A considerable amount of time and money is wasted in routine care with vancomycin treatment when inappropriately timed blood samples are collected. Morrison and colleagues analyzed nearly 2600 vancomycin serum samples over a 13-month period (Boston, MA, USA) and found that 41% of samples were drawn too early, which resulted in clinicians reducing, withholding or ceasing patients’ vancomycin doses in addition to reordering concentrations (29.2% versus 20.0%, p < 0.001) compared with concentrations taken at the appropriate time, that is, 1 h predose and at steady state [Morrison et al. 2012]. Such wasted resources could be redirected to education with regard to appropriate timing of sample collection and implementation of vancomycin monitoring using AUC computation.

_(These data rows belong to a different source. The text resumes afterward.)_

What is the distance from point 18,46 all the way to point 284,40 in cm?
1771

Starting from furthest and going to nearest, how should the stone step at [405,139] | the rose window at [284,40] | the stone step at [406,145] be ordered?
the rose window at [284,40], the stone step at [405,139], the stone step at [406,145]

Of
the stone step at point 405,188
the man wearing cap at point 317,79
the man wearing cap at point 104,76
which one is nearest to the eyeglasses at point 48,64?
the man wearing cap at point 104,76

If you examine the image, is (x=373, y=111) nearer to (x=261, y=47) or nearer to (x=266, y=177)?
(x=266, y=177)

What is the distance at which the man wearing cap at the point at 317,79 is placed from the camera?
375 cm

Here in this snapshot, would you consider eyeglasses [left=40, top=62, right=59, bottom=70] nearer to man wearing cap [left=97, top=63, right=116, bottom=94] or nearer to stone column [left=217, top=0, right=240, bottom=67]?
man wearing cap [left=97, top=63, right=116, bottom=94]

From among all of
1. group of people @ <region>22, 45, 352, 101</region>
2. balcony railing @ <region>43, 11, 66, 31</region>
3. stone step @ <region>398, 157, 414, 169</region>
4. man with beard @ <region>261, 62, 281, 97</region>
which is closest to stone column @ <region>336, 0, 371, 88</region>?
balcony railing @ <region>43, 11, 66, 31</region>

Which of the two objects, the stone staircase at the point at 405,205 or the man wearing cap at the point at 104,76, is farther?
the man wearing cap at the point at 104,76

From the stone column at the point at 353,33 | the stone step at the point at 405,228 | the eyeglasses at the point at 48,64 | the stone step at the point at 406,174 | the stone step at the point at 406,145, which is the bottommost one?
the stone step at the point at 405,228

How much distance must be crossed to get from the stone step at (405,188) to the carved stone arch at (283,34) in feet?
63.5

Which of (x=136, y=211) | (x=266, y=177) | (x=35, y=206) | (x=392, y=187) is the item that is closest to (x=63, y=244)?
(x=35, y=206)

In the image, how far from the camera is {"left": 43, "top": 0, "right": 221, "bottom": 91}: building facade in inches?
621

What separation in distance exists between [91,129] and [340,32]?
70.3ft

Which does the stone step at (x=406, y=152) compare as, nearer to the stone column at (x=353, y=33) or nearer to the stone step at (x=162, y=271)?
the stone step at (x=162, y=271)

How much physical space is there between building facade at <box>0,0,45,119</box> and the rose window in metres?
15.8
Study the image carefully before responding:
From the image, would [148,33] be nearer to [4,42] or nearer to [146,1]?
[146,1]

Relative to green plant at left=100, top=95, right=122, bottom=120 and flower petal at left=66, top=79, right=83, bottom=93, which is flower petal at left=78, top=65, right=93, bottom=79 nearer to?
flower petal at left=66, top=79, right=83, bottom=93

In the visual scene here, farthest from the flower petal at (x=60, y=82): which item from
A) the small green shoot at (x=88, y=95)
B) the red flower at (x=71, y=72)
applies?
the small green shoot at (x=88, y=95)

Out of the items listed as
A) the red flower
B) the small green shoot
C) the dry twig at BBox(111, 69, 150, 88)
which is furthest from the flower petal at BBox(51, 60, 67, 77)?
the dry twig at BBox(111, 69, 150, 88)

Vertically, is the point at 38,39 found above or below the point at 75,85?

Monitoring of vancomycin concentrations has been demonstrated to reduce nephrotoxicity (odds ratio 0.25, 95% CI 0.13–0.48, p < 0.0001), defined as a rise in serum creatinine greater than 44 µmol/liter (5 mg/liter) or 50% increase in serum creatinine from baseline during vancomycin therapy compared with patients who do not receive vancomycin monitoring [Ye et al. 2013]. However, strategies to improve vancomycin dosing and attainment of target concentrations, such as implementation of clinical practice guidelines, are important [Phillips et al. 2013], as are electronic decision support tools [McCluggage et al. 2010]. Determining vancomycin exposure by computation of AUC may help us to truly individualize therapy and better manage toxicity risk, rather than relying on trough concentrations alone. Such a strategy may help to prolong the utility of vancomycin in the era of increasing antibiotic resistance.